I now have tidy data for three Fitbit variables of daily data. Here’s a quick plot of Steps vs Calories burned.




There’s an obvious relationship since I burn calories with each step. Most of my activities involve making steps – walking, jogging, getting brownies, fleeing swooping birds. I do not clock-up steps when I kayak. I don’t know how Fitbit treats such activities. I’ll check the calorie count before and after next time.

Ultimately I’d like to observe whether any variables can account for outcomes such as weight and sleep. Here’s a Steps vs Weight plot.

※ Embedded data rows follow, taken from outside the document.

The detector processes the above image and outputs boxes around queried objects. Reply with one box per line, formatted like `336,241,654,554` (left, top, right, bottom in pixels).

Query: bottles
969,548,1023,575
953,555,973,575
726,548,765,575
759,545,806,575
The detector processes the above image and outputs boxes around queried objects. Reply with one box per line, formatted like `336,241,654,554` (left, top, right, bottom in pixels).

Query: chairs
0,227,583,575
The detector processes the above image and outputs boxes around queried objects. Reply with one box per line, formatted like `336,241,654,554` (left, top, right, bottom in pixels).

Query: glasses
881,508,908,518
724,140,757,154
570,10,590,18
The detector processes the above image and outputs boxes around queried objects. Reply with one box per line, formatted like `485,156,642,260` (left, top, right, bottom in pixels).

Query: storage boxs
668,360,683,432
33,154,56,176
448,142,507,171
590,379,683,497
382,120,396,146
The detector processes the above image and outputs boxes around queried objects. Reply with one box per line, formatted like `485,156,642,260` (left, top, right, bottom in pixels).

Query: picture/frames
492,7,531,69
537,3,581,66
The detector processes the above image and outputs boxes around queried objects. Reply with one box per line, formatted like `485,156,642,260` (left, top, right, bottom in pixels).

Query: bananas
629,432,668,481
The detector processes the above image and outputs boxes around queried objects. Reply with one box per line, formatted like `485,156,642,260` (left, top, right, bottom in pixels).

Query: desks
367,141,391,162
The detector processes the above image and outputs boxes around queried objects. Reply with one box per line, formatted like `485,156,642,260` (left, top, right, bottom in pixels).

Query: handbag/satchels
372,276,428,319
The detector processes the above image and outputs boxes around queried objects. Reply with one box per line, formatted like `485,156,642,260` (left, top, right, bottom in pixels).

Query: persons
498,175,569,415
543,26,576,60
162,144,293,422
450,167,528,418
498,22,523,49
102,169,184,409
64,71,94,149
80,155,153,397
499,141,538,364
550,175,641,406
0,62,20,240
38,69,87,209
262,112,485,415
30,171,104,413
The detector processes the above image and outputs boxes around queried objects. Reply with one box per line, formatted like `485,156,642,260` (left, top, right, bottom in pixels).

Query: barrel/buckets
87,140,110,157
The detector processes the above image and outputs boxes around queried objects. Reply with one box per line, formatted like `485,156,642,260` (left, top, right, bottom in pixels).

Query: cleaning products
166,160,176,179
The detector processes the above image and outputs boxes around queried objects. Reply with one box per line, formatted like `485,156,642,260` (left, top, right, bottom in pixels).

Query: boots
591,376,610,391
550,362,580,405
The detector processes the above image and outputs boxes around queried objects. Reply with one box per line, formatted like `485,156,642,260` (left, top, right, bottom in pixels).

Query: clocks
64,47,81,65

There’s no relationship. It remains to be observed whether the inclusion of other Fitbit predictors could account for weight. More on this in future posts.


References and notes
1. I am not affiliated with Fitbit. I’m just a fan. I will however accept gifted Fitbit items if you would like to get in touch with me at willselloutfortech@gmail.com
2. Authenticate with the login function; login(email, password, rememberMe = FALSE). Use your email address and password you use to access your Fitbit dashboard online.